Stattdessen weist die Präsidialabteilung der Kultur nun, ohne nachvollziehbare Begründung, wertvolles Knowhow und Vernetzungswissen zurück und blockt kulturpolitisch wertvolle Initiativen ab. Angesichts dieser Haltung sehe ich für mich wenig Sinn an einer weiteren Arbeit für Literatur in der Stadt Bern. Gegen offenbar erwünschte Kulturprovinzialität kann ich nicht ankämpfen. Ich werde, bei dieser Konstellation der Präsidialabteilung für Kultur, keine Gesuche mehr einreichen und meine Aktivitäten an all jenen Orten im In- und Ausland weiter führen, wo meine Arbeit schon bisher geschätzt wird und auch weiter gedeihen kann.
Bern, 8. Dezember 2012
Hans Ruprecht
Der Verein Literatur in Bern
Peter J. Betts
Daniel Rothenbühler
Susanne Petermann
Rudolfo Meerstetter
Hans Ruprecht, 60, studierte nach einer Lehre als Tiefbauzeichner an der Essener Folkwangschule Schauspielerei und Theaterregie. Von 1987 bis 2007 veranstaltete er unter dem Label „Taktlos Bern“ Konzerte, welche Jazz und improvisierte Musik mit Literatur verbanden.
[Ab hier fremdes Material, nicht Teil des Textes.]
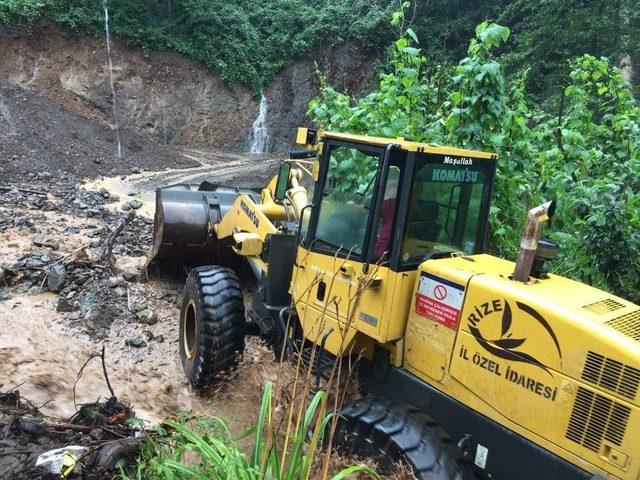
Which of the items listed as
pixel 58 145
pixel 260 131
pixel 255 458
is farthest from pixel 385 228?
pixel 260 131

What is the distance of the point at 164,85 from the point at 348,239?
2513 centimetres

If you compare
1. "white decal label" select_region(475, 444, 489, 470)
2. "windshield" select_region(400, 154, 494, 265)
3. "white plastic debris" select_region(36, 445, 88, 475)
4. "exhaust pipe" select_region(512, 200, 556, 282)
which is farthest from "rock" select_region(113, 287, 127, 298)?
"exhaust pipe" select_region(512, 200, 556, 282)

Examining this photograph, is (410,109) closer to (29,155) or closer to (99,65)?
(29,155)

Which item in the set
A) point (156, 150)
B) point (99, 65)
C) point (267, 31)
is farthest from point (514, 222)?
point (267, 31)

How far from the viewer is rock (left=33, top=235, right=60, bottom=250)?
8.66 metres

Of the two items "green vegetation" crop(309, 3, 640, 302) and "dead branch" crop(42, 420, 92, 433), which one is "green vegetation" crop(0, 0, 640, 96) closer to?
"green vegetation" crop(309, 3, 640, 302)

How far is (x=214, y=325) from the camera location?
479 cm

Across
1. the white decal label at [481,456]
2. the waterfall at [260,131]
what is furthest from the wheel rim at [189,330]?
the waterfall at [260,131]

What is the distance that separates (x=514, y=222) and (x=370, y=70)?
23496 mm

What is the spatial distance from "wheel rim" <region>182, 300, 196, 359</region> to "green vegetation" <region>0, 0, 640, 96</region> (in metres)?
16.1

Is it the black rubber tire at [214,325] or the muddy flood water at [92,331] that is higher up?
the black rubber tire at [214,325]

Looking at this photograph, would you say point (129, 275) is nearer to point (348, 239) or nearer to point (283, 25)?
point (348, 239)

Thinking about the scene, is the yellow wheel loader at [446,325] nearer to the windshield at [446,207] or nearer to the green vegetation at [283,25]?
the windshield at [446,207]

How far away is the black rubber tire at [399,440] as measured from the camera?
2871 mm
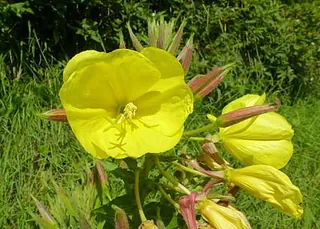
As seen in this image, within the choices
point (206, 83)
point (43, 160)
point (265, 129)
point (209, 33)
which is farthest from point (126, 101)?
point (209, 33)

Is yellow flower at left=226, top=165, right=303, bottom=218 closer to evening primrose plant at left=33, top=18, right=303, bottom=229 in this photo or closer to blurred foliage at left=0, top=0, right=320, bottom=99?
evening primrose plant at left=33, top=18, right=303, bottom=229

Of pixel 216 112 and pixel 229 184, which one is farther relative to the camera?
pixel 216 112

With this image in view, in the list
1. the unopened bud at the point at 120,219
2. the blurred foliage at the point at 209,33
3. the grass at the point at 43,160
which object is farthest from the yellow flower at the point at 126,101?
the blurred foliage at the point at 209,33

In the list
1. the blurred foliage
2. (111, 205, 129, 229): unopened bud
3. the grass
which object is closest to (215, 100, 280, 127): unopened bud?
(111, 205, 129, 229): unopened bud

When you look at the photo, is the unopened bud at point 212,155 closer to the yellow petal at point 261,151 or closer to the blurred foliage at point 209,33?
the yellow petal at point 261,151

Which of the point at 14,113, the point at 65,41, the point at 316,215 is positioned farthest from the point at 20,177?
the point at 316,215

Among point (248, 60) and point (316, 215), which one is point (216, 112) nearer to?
point (248, 60)
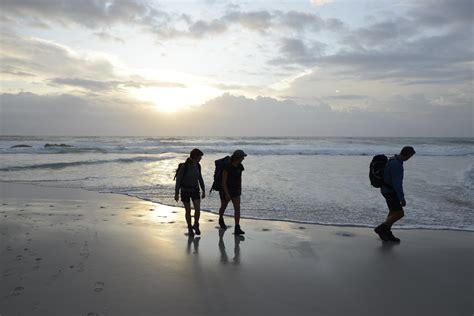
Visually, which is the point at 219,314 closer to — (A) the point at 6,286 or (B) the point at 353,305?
(B) the point at 353,305

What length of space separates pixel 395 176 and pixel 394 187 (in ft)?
0.62

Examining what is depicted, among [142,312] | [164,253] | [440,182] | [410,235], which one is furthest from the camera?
[440,182]

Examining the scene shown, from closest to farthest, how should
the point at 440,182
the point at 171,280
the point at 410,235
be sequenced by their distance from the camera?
the point at 171,280, the point at 410,235, the point at 440,182

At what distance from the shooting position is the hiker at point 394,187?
5977 millimetres

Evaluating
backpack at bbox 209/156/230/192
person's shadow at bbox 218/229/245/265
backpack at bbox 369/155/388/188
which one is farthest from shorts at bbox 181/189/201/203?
backpack at bbox 369/155/388/188

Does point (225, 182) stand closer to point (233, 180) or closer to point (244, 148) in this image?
point (233, 180)

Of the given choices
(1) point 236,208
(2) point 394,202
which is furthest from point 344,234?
(1) point 236,208

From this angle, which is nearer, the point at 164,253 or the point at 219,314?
the point at 219,314

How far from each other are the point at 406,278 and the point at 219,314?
2568mm

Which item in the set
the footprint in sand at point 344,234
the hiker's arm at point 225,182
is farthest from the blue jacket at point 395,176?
the hiker's arm at point 225,182

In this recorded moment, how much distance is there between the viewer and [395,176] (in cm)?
598

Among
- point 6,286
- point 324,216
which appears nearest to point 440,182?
point 324,216

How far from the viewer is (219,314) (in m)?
3.45

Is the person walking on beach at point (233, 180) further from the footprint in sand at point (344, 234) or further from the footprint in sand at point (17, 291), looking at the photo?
the footprint in sand at point (17, 291)
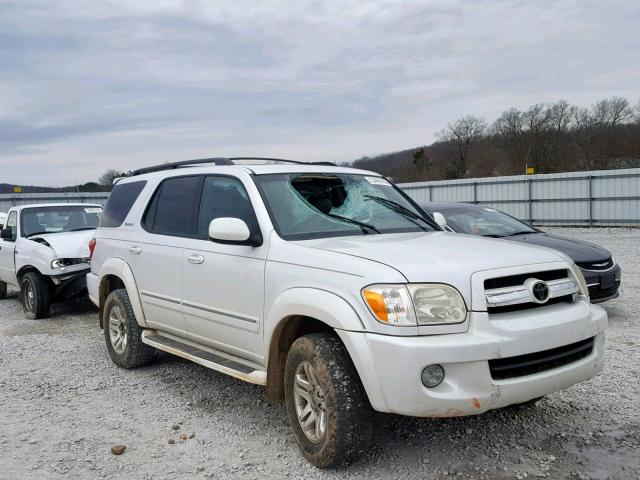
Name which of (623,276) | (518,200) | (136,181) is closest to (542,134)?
(518,200)

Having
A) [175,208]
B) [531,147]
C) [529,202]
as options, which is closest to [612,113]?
[531,147]

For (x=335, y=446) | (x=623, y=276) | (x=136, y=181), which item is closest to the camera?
(x=335, y=446)

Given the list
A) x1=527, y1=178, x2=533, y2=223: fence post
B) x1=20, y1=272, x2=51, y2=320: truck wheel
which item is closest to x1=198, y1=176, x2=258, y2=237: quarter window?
x1=20, y1=272, x2=51, y2=320: truck wheel

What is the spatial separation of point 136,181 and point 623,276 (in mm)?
8616

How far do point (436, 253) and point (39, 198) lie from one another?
27.8 meters

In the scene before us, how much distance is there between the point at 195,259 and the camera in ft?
14.8

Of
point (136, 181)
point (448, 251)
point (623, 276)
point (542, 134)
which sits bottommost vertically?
point (623, 276)

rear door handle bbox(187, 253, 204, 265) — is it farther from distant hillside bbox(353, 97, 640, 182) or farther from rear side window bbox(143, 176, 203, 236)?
distant hillside bbox(353, 97, 640, 182)

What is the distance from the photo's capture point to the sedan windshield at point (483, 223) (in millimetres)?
8156

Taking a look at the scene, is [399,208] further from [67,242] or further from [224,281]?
[67,242]

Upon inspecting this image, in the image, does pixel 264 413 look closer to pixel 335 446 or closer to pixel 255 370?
pixel 255 370

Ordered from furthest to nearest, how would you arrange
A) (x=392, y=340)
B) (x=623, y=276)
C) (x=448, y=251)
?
(x=623, y=276) → (x=448, y=251) → (x=392, y=340)

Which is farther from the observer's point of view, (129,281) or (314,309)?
(129,281)

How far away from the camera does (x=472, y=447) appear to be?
3.73 m
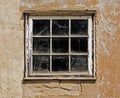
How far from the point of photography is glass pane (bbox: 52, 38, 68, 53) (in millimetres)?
7816

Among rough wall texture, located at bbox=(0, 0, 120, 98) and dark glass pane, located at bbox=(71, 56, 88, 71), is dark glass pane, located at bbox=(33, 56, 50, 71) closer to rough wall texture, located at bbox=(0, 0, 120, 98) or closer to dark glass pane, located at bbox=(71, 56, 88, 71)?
rough wall texture, located at bbox=(0, 0, 120, 98)

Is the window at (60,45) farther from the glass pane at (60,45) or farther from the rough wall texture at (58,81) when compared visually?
the rough wall texture at (58,81)

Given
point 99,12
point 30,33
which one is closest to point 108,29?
point 99,12

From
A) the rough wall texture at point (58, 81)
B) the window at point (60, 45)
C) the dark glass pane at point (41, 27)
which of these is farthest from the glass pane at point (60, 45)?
the rough wall texture at point (58, 81)

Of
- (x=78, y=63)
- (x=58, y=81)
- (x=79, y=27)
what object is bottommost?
(x=58, y=81)

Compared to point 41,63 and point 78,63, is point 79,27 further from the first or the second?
point 41,63

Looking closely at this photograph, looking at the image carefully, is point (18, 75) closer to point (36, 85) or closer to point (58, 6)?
point (36, 85)

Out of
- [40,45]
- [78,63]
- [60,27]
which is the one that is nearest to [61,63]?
[78,63]

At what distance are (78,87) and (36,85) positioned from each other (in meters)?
0.71

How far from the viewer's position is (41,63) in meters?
7.82

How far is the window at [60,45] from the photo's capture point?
780 cm

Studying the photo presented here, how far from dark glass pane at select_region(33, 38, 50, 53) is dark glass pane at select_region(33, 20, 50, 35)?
12 centimetres

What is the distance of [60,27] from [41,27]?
12.7 inches

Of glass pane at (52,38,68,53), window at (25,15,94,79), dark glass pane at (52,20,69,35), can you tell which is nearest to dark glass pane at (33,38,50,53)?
window at (25,15,94,79)
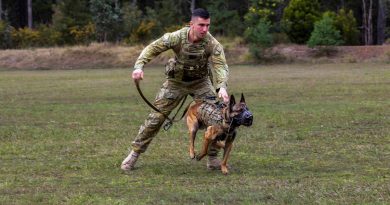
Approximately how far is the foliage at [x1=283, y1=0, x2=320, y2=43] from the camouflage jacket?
1638 inches

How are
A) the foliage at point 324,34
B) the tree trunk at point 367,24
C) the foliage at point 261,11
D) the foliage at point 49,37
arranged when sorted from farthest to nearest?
the tree trunk at point 367,24 < the foliage at point 49,37 < the foliage at point 261,11 < the foliage at point 324,34

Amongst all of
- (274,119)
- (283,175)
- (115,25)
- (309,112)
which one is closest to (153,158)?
(283,175)

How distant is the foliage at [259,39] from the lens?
157 ft

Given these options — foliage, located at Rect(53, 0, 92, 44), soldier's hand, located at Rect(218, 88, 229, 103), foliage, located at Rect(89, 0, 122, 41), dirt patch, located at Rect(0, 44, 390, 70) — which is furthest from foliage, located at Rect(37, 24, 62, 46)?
soldier's hand, located at Rect(218, 88, 229, 103)

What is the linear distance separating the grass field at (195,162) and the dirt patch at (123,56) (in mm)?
24287

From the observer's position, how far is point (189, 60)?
9.67m

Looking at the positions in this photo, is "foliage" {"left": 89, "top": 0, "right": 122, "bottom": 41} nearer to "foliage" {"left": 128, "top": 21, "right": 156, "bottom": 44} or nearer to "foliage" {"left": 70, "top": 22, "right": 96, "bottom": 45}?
"foliage" {"left": 70, "top": 22, "right": 96, "bottom": 45}

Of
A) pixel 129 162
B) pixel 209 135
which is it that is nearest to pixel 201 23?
pixel 209 135

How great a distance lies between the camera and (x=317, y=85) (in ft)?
94.3

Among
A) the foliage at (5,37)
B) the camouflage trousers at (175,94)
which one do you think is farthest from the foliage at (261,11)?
the camouflage trousers at (175,94)

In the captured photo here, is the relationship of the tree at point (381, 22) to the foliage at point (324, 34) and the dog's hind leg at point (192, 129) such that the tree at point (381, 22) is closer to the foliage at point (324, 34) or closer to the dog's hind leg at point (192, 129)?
the foliage at point (324, 34)

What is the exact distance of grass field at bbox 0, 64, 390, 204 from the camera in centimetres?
788

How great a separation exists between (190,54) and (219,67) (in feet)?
1.38

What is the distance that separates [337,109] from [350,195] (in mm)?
11624
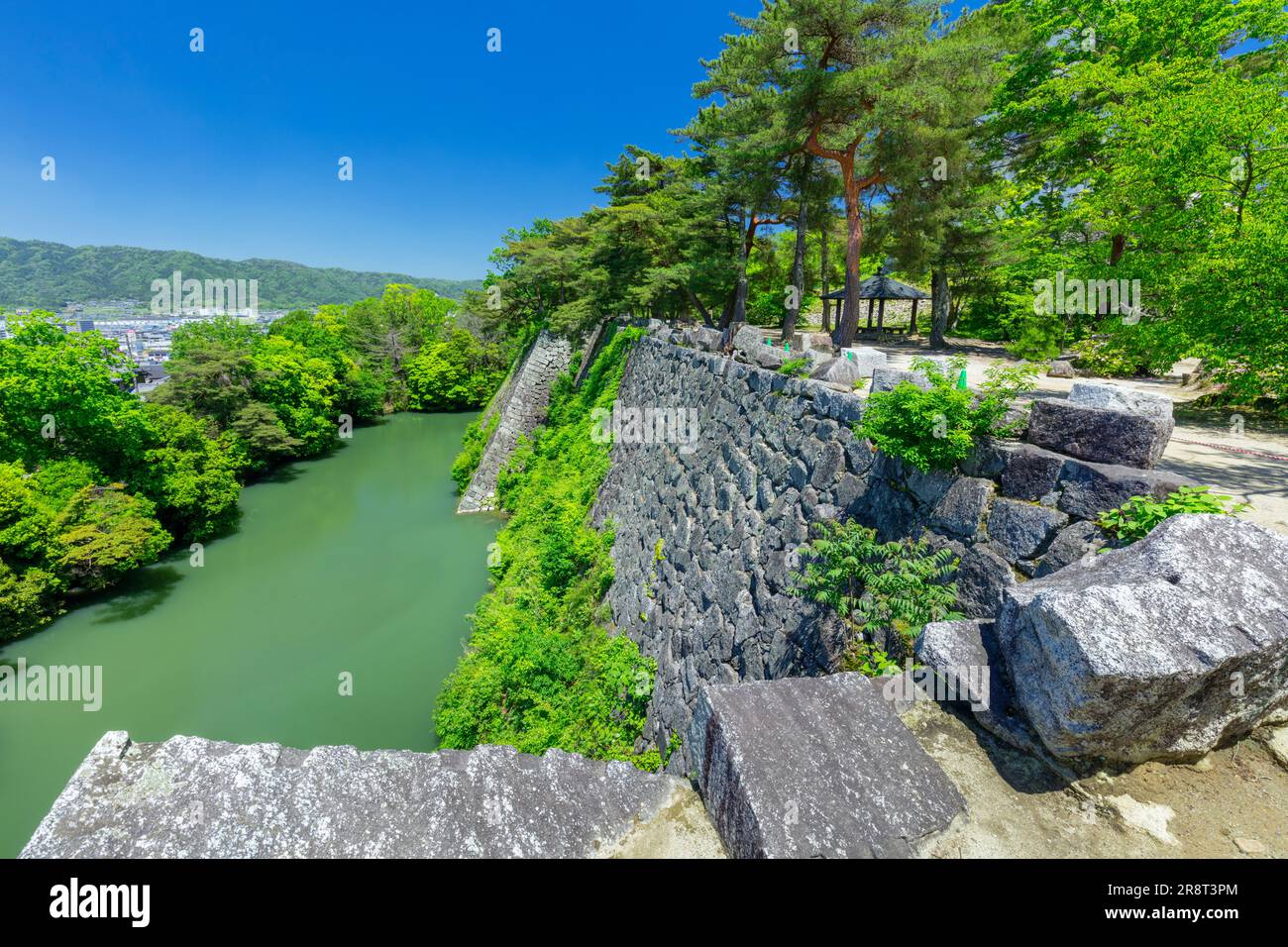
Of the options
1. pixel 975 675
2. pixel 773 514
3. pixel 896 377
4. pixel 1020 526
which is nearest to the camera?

Ende der 90er-Jahre begann er mit der Durchführung von „Trafo-Lesungen“ in der Berner Dampfzentrale. 2006 übernahm Hans Ruprecht von Ricco Bilger die Leitung und Programmierung des Internationalen Literaturfestivals Leukerbad. Im gleichen Jahr initiierte er das erste Berner Literaturfest und gründete seine auf Literaturvermittlung und –veranstaltungen spezialisierte Firma „Sprachform“. 2008 verlieh ihm der Kanton Bern den Kulturvermittlungspreis.